■ **Source material**:
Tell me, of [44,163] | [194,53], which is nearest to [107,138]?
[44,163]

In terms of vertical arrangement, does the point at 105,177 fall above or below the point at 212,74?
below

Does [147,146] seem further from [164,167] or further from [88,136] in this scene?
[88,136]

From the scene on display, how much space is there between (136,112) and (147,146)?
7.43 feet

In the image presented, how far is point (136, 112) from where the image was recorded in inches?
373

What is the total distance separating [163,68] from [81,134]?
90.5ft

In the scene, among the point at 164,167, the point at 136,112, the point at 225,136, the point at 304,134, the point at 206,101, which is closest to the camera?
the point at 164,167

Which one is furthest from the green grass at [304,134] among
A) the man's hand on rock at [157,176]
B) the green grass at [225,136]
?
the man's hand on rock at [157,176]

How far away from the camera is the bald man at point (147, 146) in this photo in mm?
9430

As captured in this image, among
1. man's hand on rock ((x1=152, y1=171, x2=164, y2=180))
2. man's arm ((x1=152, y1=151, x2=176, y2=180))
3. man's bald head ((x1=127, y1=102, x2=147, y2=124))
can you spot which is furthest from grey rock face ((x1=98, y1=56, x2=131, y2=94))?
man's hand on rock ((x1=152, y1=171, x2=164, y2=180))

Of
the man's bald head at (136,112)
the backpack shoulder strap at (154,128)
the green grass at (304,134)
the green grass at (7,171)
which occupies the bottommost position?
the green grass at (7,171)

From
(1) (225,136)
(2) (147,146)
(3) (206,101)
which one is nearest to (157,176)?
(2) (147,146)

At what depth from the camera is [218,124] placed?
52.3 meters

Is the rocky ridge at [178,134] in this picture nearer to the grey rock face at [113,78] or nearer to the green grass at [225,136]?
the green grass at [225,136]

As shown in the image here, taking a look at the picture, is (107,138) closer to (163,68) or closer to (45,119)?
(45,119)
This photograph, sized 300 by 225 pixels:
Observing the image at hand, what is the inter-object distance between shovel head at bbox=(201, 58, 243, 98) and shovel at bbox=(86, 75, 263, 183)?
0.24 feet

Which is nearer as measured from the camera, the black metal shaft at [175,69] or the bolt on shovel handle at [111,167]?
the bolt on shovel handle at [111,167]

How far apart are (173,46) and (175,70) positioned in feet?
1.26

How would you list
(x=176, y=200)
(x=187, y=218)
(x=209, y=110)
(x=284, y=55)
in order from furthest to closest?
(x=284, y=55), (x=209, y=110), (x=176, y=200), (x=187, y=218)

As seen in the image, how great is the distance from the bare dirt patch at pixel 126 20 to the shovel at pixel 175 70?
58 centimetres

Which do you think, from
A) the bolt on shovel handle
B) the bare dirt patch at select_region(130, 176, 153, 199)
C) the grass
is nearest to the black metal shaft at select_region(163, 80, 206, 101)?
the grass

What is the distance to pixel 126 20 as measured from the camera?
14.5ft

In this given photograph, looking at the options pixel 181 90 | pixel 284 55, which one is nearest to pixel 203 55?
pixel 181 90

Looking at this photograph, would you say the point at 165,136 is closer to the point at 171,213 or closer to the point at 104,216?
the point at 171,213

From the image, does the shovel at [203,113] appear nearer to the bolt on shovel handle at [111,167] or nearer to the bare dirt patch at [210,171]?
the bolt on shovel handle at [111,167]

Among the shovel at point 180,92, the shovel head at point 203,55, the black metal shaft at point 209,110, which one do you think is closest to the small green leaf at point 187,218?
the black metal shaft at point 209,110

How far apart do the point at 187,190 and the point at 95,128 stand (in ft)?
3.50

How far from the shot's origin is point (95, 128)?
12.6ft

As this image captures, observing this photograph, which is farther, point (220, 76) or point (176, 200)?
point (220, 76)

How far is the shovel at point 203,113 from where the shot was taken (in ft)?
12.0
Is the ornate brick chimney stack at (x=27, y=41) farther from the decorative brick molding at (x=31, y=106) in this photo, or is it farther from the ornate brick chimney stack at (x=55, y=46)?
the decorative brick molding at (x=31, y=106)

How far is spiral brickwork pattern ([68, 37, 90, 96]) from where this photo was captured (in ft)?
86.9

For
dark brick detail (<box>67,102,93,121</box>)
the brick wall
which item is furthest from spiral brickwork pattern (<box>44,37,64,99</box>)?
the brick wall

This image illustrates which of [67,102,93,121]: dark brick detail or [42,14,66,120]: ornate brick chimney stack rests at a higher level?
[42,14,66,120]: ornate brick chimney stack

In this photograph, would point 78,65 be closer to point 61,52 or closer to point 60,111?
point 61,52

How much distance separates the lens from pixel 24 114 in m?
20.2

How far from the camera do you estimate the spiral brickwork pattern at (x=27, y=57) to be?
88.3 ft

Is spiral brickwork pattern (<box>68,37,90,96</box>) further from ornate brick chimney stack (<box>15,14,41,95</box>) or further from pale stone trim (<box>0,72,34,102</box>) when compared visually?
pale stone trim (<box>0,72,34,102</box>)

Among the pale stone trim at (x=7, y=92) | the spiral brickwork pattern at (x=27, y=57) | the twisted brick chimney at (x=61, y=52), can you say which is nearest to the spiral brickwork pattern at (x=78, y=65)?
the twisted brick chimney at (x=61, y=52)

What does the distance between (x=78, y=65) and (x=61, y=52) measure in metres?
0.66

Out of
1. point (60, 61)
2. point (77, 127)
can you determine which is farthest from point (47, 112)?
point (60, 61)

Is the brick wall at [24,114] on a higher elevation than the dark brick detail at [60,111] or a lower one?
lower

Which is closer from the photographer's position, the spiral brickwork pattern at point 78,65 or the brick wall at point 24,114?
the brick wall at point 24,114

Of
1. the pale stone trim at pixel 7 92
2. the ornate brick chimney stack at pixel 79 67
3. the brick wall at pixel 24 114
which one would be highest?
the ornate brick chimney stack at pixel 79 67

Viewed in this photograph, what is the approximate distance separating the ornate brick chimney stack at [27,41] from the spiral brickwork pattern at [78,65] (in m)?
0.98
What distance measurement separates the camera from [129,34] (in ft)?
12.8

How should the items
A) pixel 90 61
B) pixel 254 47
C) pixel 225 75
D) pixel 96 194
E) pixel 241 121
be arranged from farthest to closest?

■ **Given request**:
Quote every one of the rows above word for word, keeping each coordinate, number and line break unchanged.

■ **Task answer**:
Tell me, of [44,163] | [194,53], which is nearest to [107,138]?
[44,163]

In terms of vertical arrangement, does the point at 105,177 fall above or below the point at 212,74?
below

Does [147,146] seem further from [164,167] or further from [88,136] in this scene?
[88,136]

From the scene on display, how much space is there between (136,112) and (147,146)?
7.43 feet

In the image presented, how far is point (136, 112) from where the image was recorded in inches?
373

What is the total distance separating [163,68] from [81,134]?
90.5ft

In the scene, among the point at 164,167, the point at 136,112, the point at 225,136, the point at 304,134, the point at 206,101, which is closest to the camera?
the point at 164,167

Which one is furthest from the green grass at [304,134] among
A) the man's hand on rock at [157,176]
B) the green grass at [225,136]
?
the man's hand on rock at [157,176]

How far away from the camera is the bald man at point (147, 146) in this photo in mm?
9430

As captured in this image, among
1. man's hand on rock ((x1=152, y1=171, x2=164, y2=180))
2. man's arm ((x1=152, y1=151, x2=176, y2=180))
3. man's bald head ((x1=127, y1=102, x2=147, y2=124))
can you spot which is furthest from grey rock face ((x1=98, y1=56, x2=131, y2=94))?
man's hand on rock ((x1=152, y1=171, x2=164, y2=180))

Of
the man's bald head at (136,112)
the backpack shoulder strap at (154,128)
the green grass at (304,134)
the green grass at (7,171)
which occupies the bottommost position?
the green grass at (7,171)

From
(1) (225,136)
(2) (147,146)
(3) (206,101)
which one is nearest to (157,176)?
(2) (147,146)

At what depth from the camera is [218,124] placed?
52.3 meters

Is the rocky ridge at [178,134] in this picture nearer to the grey rock face at [113,78] or nearer to the green grass at [225,136]?
the green grass at [225,136]

As shown in the image here, taking a look at the picture, is (107,138) closer to (163,68) or closer to (45,119)?
(45,119)
This photograph, sized 300 by 225 pixels:
Observing the image at hand, what is the inter-object distance between shovel head at bbox=(201, 58, 243, 98) and shovel at bbox=(86, 75, 263, 183)?
0.24 feet

Which is nearer as measured from the camera, the black metal shaft at [175,69] or the bolt on shovel handle at [111,167]?
the bolt on shovel handle at [111,167]

How far apart are (173,46) and (175,70) positioned in feet?
1.26

How would you list
(x=176, y=200)
(x=187, y=218)
(x=209, y=110)
(x=284, y=55)
in order from furthest to closest?
(x=284, y=55), (x=209, y=110), (x=176, y=200), (x=187, y=218)

As seen in the image, how great is the distance from the bare dirt patch at pixel 126 20 to the shovel at pixel 175 70?
58 centimetres

Which do you think, from
A) the bolt on shovel handle
B) the bare dirt patch at select_region(130, 176, 153, 199)
C) the grass
is nearest to the black metal shaft at select_region(163, 80, 206, 101)?
the grass

What is the distance to pixel 126 20 as measured from the camera?
14.5ft

In this given photograph, looking at the options pixel 181 90 | pixel 284 55, which one is nearest to pixel 203 55?
pixel 181 90

Looking at this photograph, would you say the point at 165,136 is closer to the point at 171,213 or closer to the point at 104,216?
the point at 171,213

From the image, does the shovel at [203,113] appear nearer to the bolt on shovel handle at [111,167] or nearer to the bare dirt patch at [210,171]?
the bolt on shovel handle at [111,167]

Among the shovel at point 180,92, the shovel head at point 203,55, the black metal shaft at point 209,110, which one do you think is closest to the small green leaf at point 187,218?
the black metal shaft at point 209,110

How far apart do the point at 187,190 and the point at 95,128 stand (in ft)?
3.50

How far from the shot's origin is point (95, 128)?
12.6ft

As this image captures, observing this photograph, which is farther, point (220, 76) or point (176, 200)?
point (220, 76)

How far is the shovel at point 203,113 from where the shot was taken (in ft)?
12.0
Is the ornate brick chimney stack at (x=27, y=41) farther from the decorative brick molding at (x=31, y=106) in this photo, or is it farther from the ornate brick chimney stack at (x=55, y=46)?
the decorative brick molding at (x=31, y=106)

How far is spiral brickwork pattern ([68, 37, 90, 96]) from where this photo was captured (in ft)?
86.9

For
dark brick detail (<box>67,102,93,121</box>)
the brick wall
which item is furthest from spiral brickwork pattern (<box>44,37,64,99</box>)?
the brick wall

This image illustrates which of [67,102,93,121]: dark brick detail or [42,14,66,120]: ornate brick chimney stack rests at a higher level?
[42,14,66,120]: ornate brick chimney stack

In this photograph, would point 78,65 be closer to point 61,52 or closer to point 60,111?
point 61,52

How much distance separates the lens from pixel 24 114 in m?
20.2

How far from the camera do you estimate the spiral brickwork pattern at (x=27, y=57) to be?
88.3 ft

Is spiral brickwork pattern (<box>68,37,90,96</box>) further from ornate brick chimney stack (<box>15,14,41,95</box>) or further from pale stone trim (<box>0,72,34,102</box>) when compared visually?
pale stone trim (<box>0,72,34,102</box>)

Among the pale stone trim at (x=7, y=92) | the spiral brickwork pattern at (x=27, y=57) | the twisted brick chimney at (x=61, y=52), can you say which is nearest to the spiral brickwork pattern at (x=78, y=65)?
the twisted brick chimney at (x=61, y=52)

What does the distance between (x=78, y=65) and (x=61, y=52) measure in metres?
0.66

Out of
1. point (60, 61)
2. point (77, 127)
can you determine which is farthest from point (47, 112)?
point (60, 61)

Is the brick wall at [24,114] on a higher elevation than the dark brick detail at [60,111] or a lower one?
lower

Which is closer from the photographer's position, the spiral brickwork pattern at point 78,65 or the brick wall at point 24,114?
the brick wall at point 24,114

Of
1. the pale stone trim at pixel 7 92
2. the ornate brick chimney stack at pixel 79 67
3. the brick wall at pixel 24 114
which one would be highest?
the ornate brick chimney stack at pixel 79 67

Viewed in this photograph, what is the approximate distance separating the ornate brick chimney stack at [27,41] from the spiral brickwork pattern at [78,65] (in m)?
0.98
What distance measurement separates the camera from [129,34] (in ft)?
12.8

How should the items
A) pixel 90 61
B) pixel 254 47
C) pixel 225 75
D) pixel 96 194
E) pixel 241 121
be arranged from farthest to closest?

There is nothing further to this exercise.